*WHAT NEEDS TO BE DONE*
Restate the data below word for word. Skip any images it contains.

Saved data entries
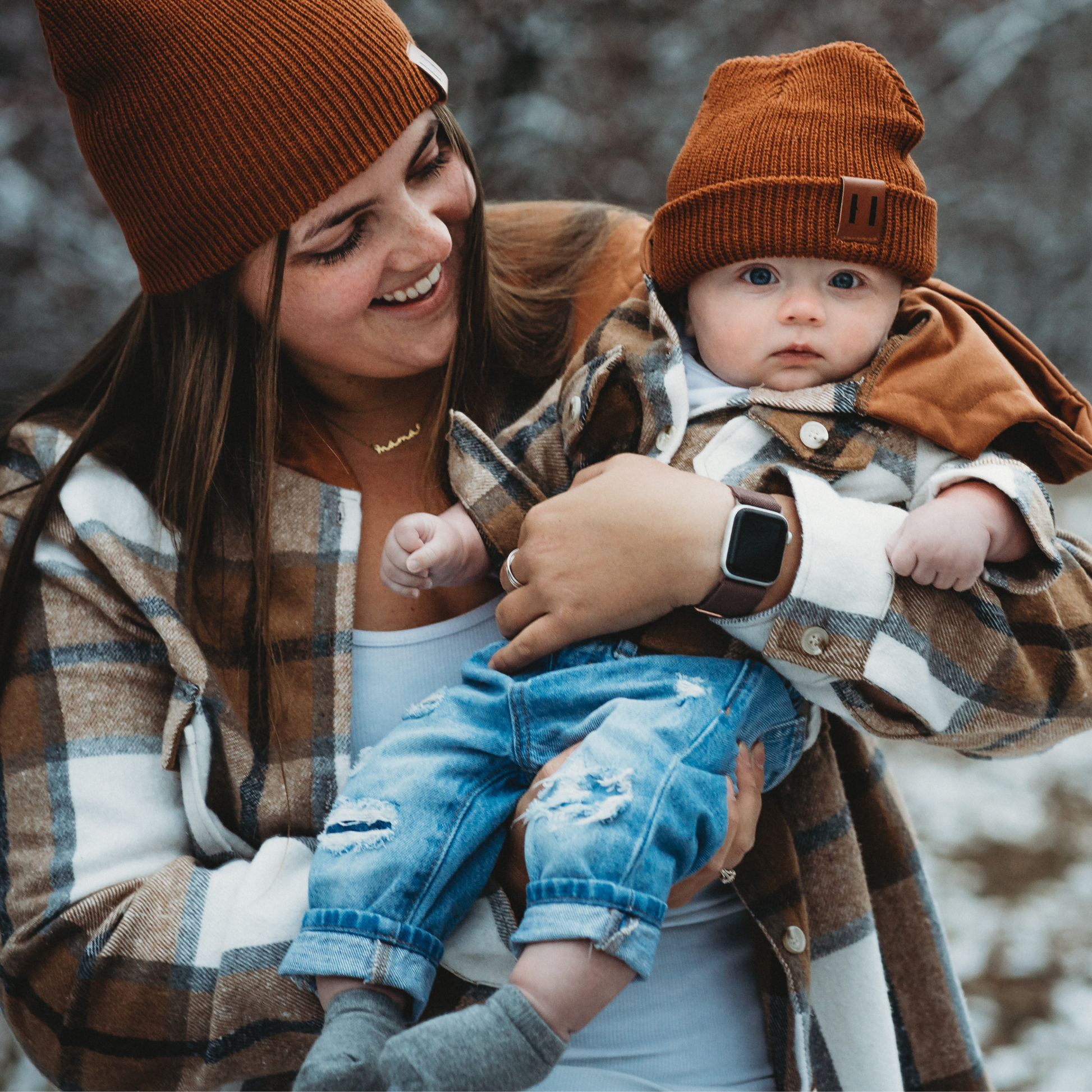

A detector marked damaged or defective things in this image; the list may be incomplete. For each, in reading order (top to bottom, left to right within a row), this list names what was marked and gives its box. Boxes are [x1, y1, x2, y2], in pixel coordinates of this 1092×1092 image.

rust knit beanie [35, 0, 442, 294]
rust knit beanie [646, 43, 938, 292]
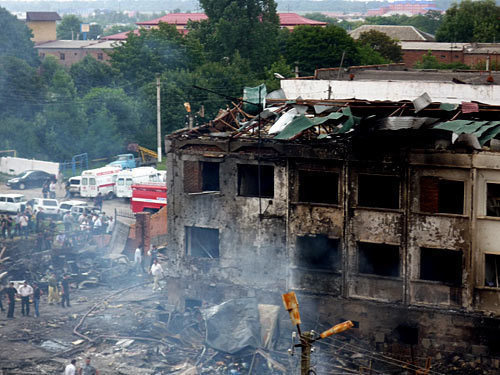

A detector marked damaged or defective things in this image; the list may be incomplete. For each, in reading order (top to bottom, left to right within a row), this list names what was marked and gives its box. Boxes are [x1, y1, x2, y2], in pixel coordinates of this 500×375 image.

damaged roof [168, 87, 500, 152]
broken window [183, 161, 220, 194]
broken window [237, 165, 274, 200]
broken window [298, 171, 338, 204]
broken window [358, 176, 400, 210]
broken window [420, 178, 462, 216]
broken window [186, 226, 219, 258]
broken window [294, 235, 342, 270]
burnt building facade [166, 98, 500, 368]
broken window [358, 242, 400, 278]
broken window [418, 248, 460, 286]
broken window [484, 254, 500, 290]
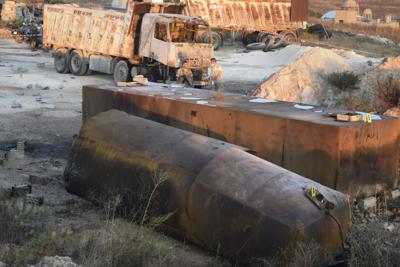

*EXERCISE SOLUTION*
A detector marked damaged or defective things in this image; the list may be incomplete. For each, in reading order (top to bottom, left to right within a row), this list names what was marked and gives its box. Boxes are [x1, y1, x2, y2], in pixel coordinates of this 1092×1092 image.

rust knit beanie [35, 0, 442, 294]
rust knit beanie [646, 43, 938, 292]

A detector marked damaged or defective things in this image; the list may be incomplete. For each, in reading order (top to bottom, left to right within a row), this list names what was marked and gives its box. Boxes are [x1, y1, x2, y2], in pixel coordinates of this 500×375 image.

damaged roof [168, 87, 500, 152]
broken window [183, 161, 220, 194]
broken window [237, 165, 274, 200]
broken window [298, 171, 338, 204]
broken window [358, 176, 400, 210]
broken window [420, 178, 462, 216]
broken window [186, 226, 219, 258]
broken window [294, 235, 342, 270]
burnt building facade [166, 98, 500, 368]
broken window [358, 242, 400, 278]
broken window [418, 248, 460, 286]
broken window [484, 254, 500, 290]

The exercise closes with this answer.